→ **Task details**
In the call transcript, which groups does Pat say are pressuring the FHFA to reduce those fees?

[start of Text segment]

Analyst · Goldman Sachs. Your line is open

I think the key here is just the flexibility that the company has to meet. If they come down as they initially proposed them and I don’t think they will, I think they’ll be more favorable to us when they do come out with the finals, but we have the flexibility without adding dilutive capital to this company to fill this void if that’s indeed what happens. So we’ve got a lot of alternatives available and you've suggested one which we’re aware of.

Eric Beardsley

Analyst · Goldman Sachs. Your line is open

Okay great, thank you.

Curt S. Culver

Analyst · Goldman Sachs. Your line is open

Thank you.

Operator

Operator

Our next question comes from Mark Devries with Barclays. Your line is open.

Mark Devries

Analyst · Barclays. Your line is open

Yeah, thanks. Could you give us your thoughts on the probability that the FHFA will also look to reduce the loan level pricing adjustments and/or G fees?

Timothy J. Mattke

Analyst · Barclays. Your line is open

The probability of it happening?

Mark Devries

Analyst · Barclays. Your line is open

Yeah.

Timothy J. Mattke

Analyst · Barclays. Your line is open

I’m an optimist. So it has to be good when we work there, but I mean given the President’s reduction on FHA, to me that sounds as though [ph] he is going all in on the economy over the next two years and that to me would say he’s going to -- I think we’ll see a positive, something positive out of FHFA on both the PMIERs as well as the loan level fees.

Patrick Sinks

Analyst · Barclays. Your line is open

Yeah this is Pat. I would add, there is also -- just like with the FHA price reduction there is a lot of pressure on the market from the MBA and lenders on the FHFA to reduce those fees also. So there is reason to be optimistic.

Mark Devries

Analyst · Barclays. Your line is open

Would you expect that to be coordinated with the -- if they do anything with the release of the finalization of the PMIERs?

Patrick Sinks

Analyst · Barclays. Your line is open

That’s the indication they have given us, the timing of the release of those should be relatively close.

Curt S. Culver

Analyst · Barclays. Your line is open

I mean there will be no other reason why to hold it up, other than to coordinate the two together and frankly I am applauding them if they indeed were thinking that far ahead.

[end of Text segment]
[start of Supplied records]

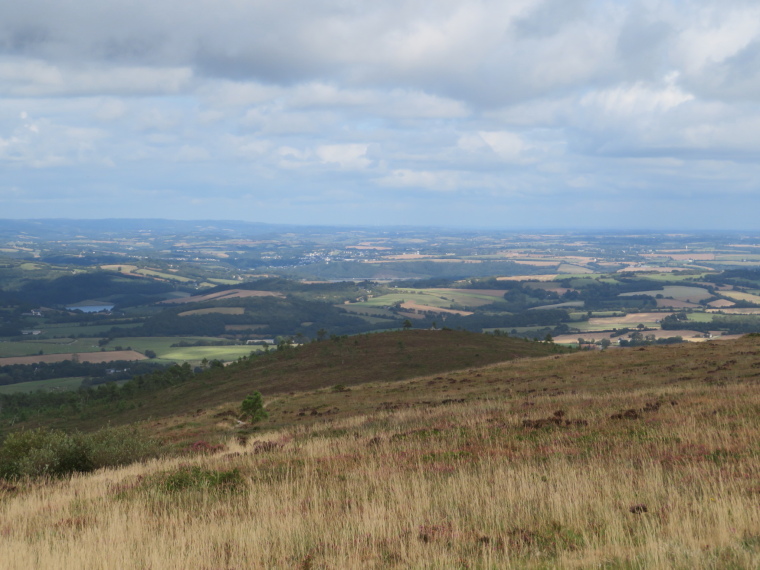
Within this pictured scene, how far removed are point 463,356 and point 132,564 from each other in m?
67.7

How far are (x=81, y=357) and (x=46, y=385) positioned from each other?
3169cm

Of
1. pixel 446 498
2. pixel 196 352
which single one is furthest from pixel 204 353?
pixel 446 498

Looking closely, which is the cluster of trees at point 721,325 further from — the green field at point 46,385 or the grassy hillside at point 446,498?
the grassy hillside at point 446,498

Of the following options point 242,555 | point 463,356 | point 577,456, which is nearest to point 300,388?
point 463,356

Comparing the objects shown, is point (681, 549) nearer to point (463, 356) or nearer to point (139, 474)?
point (139, 474)

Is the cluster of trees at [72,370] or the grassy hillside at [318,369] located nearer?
the grassy hillside at [318,369]

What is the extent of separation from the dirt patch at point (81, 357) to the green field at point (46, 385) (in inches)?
719

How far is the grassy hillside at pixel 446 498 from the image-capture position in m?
9.17

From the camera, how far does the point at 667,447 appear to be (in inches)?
592

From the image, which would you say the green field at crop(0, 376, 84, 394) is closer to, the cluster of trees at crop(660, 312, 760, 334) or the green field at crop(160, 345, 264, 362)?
the green field at crop(160, 345, 264, 362)

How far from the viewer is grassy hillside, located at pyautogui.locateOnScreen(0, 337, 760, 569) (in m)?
9.17

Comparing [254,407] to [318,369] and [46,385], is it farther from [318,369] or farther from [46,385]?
[46,385]

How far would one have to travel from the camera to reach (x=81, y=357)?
6909 inches

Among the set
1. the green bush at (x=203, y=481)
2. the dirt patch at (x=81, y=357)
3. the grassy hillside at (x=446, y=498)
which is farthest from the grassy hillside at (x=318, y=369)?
the dirt patch at (x=81, y=357)
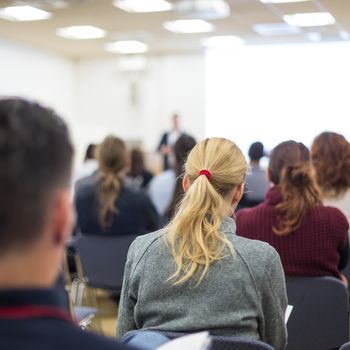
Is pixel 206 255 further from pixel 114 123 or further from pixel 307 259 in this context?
pixel 114 123

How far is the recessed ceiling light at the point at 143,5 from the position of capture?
7.16m

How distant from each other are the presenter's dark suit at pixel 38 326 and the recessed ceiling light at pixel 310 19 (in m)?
7.72

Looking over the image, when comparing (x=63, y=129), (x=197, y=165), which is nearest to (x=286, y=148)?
(x=197, y=165)

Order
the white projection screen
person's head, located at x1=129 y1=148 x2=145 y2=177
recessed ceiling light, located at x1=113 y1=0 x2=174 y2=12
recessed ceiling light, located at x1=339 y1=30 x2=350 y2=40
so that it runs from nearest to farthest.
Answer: person's head, located at x1=129 y1=148 x2=145 y2=177 → recessed ceiling light, located at x1=113 y1=0 x2=174 y2=12 → recessed ceiling light, located at x1=339 y1=30 x2=350 y2=40 → the white projection screen

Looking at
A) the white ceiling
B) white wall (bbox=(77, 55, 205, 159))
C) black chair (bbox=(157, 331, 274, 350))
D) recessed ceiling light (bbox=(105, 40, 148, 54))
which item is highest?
the white ceiling

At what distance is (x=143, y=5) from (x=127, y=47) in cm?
329

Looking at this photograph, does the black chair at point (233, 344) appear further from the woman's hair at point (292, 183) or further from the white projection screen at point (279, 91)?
the white projection screen at point (279, 91)

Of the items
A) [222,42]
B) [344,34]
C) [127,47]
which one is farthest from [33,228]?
[127,47]

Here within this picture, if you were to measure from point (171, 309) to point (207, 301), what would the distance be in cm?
11

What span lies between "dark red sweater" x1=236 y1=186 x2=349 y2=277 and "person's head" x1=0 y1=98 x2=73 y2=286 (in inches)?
77.0

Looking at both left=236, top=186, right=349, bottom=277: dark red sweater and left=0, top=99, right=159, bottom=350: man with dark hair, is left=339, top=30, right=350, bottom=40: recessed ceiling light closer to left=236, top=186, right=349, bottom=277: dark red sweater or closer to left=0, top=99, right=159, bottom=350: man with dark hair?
left=236, top=186, right=349, bottom=277: dark red sweater

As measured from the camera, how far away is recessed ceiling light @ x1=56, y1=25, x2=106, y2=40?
8.91m

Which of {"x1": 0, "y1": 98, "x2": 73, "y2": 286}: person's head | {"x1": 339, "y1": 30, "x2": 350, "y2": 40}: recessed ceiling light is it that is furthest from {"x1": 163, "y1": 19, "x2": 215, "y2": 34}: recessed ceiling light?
{"x1": 0, "y1": 98, "x2": 73, "y2": 286}: person's head

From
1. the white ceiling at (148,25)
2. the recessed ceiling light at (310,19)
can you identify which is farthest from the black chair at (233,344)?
the recessed ceiling light at (310,19)
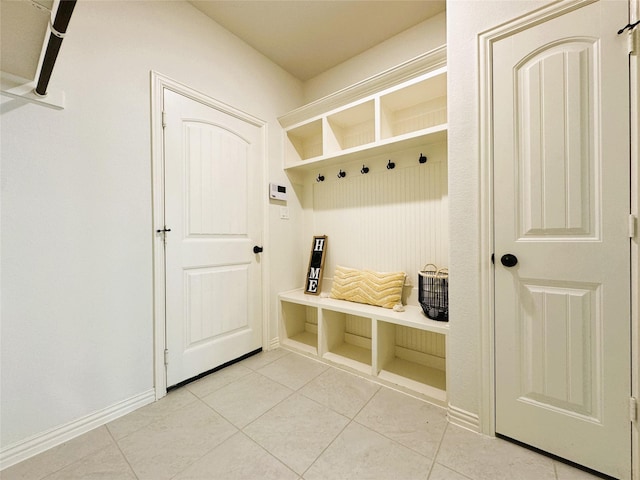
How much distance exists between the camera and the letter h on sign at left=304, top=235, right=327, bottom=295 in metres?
2.50

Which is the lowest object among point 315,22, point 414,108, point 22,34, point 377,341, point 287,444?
point 287,444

[end of Supplied records]

→ **Answer to this problem**
The MBA and lenders.